A man with a family pays as much Social Security Tax as does a single man. There are many with large families who are already paying more in Social Security Tax than they do in Federal Income Tax. It is obvious, therefore, that the financing of a medical program for the needy over 65 should come from the general tax fund and not through a Social Security Tax. 

If the King-Anderson Bill is enacted, it will mean a loss of still another portion of our traditional freedom. As the Bill stands now, Secretary Ribicoff states that all patients will have free choice of their physicians and their hospitals. 

The Bill states this in several places, but each statement is always followed by the proviso that all of the foregoing is subject to administrative directive of the Secretary of the Department of Health, Education and Welfare. 

Any participating hospital must be approved by Washington, and if the hospital is not approved according to the dictates of the Department, the patient will not have free choice of hospital. If the patient’s physician is on the staff of this nonconforming hospital, then the patient is also denied free choice of physician, if he has to be hospitalized. 

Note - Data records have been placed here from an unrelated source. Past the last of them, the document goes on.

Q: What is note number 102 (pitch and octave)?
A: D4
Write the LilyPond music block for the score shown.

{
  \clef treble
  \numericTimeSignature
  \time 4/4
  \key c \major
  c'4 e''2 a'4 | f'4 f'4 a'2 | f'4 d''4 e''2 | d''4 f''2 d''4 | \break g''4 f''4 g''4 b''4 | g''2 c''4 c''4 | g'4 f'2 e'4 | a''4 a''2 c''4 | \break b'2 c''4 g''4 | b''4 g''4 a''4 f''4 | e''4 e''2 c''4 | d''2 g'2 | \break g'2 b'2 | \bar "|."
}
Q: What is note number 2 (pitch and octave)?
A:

Doctors are opposed to the King-Anderson Bill because of the huge inequity in the cost as compared with the Kerr-Mills Bill which is already the law of the land and has not yet been given a fair trial. It has been estimated that the King-Anderson Bill would cost one billion dollars during the first year of operation. 

This is contrasted with a figure released by a group of hospital insurance companies which estimates that it would cost $1.3 billion for only two months of hospitalization at the present rate of consumption for the present beneficiaries of the Social Security System. 

It can also be compared with the figures from a state-sponsored old age health system in Colorado where the estimated cost for one year’s operation was on the order of $1 million but which rose rapidly to $3 million, then to $7 million, and was most recently quoted as going broke at $10 million per year by the Wall Street Journal. 

What government program has ever existed that did not continue to expand? Federal Government employees are already increasing at the rate of 711 each week. 

The King-Anderson Bill is to be financed by an increase of one-half per cent in the Social Security Tax on a base of $5,000 per year. This would soon prove to be inadequate, and the tax would have to be raised. 

Without the proposed health program, the present Social Security Tax is scheduled to go to nine per cent by 1969. If the health plan is added the tax will go much higher and will not include the health needs of the individual paying the Social Security Tax. It will instead pay for the health care of those who are now retired who never paid into the Social Security System for tax for medical care and neither need it nor want it. 

Doctor’s services are not included in the King-Anderson Bill, but doctors and their elected representatives in the American Medical Association oppose it since it would adversely affect the health of a large portion of our population and would be the foot-in-the-door for total socialized medicine which has been over-ruled by our Congress many times in the past. 

For our state the Kerr-Mills Bill gives many more benefits than does the King-Anderson Bill. The only difference is that it gives it to people who need it rather than to those who neither need it nor want it.